Now, some of the stories these families tell me are heart-wrenching. Some stories are incredibly, intensely frustrating. Some end up having some really happy endings, and some end up simply just being better situations than they were. Regardless, each family is so thankful for the help. Most days, I leave the office wanting to hug both T and Rob for being as wonderful as they are. This job has been eye-opening, certainly. I've told Rob that I wish my job didn't have to exist, but since it is seriously needed, I don't want to be doing anything else with my time while T is in school. I feel very, very blessed.
Mother's Day morning 2008 brought with it one of the best spontaneous gifts I've gotten yet. I shuffled into the kitchen, having slept in (how glorious) because Rob got up with T and made breakfast. T looked at me, and said – unprompted – "Hi Mama."
6 years. 6 YEARS I've waited for these moments. I'm so stinkin' proud of him.

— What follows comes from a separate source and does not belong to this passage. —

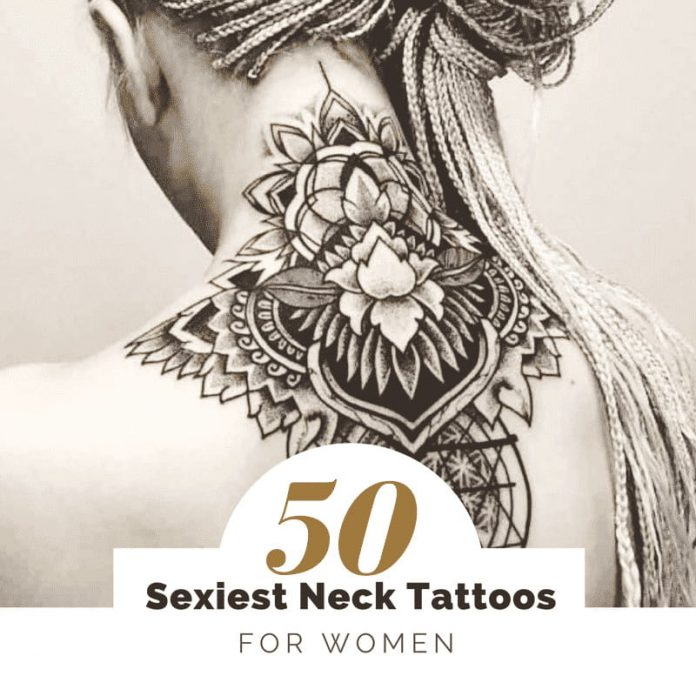 ea4185070 Neck Tattoos for Women - Sexiest Collections | Design Press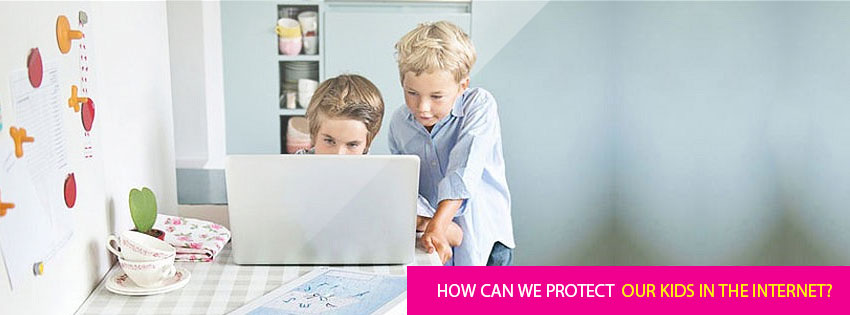 How can we protect our kids in the Internet?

Awesome! He's my little talking man.
Thursday, April 03, 2008
Today, T went to his very first movie! This was such a cool event. A local autism support group and therapy/support clinic rented a movie theater for the afternoon and sponsored a showing of Alvin and The Chipmunks. What did they do to make it friendly for T and the 25 other kiddos there? They never dimmed the lights and the sound was turned down to a comfortable level – nothing to overwhelm our sensory-overloaded little guys.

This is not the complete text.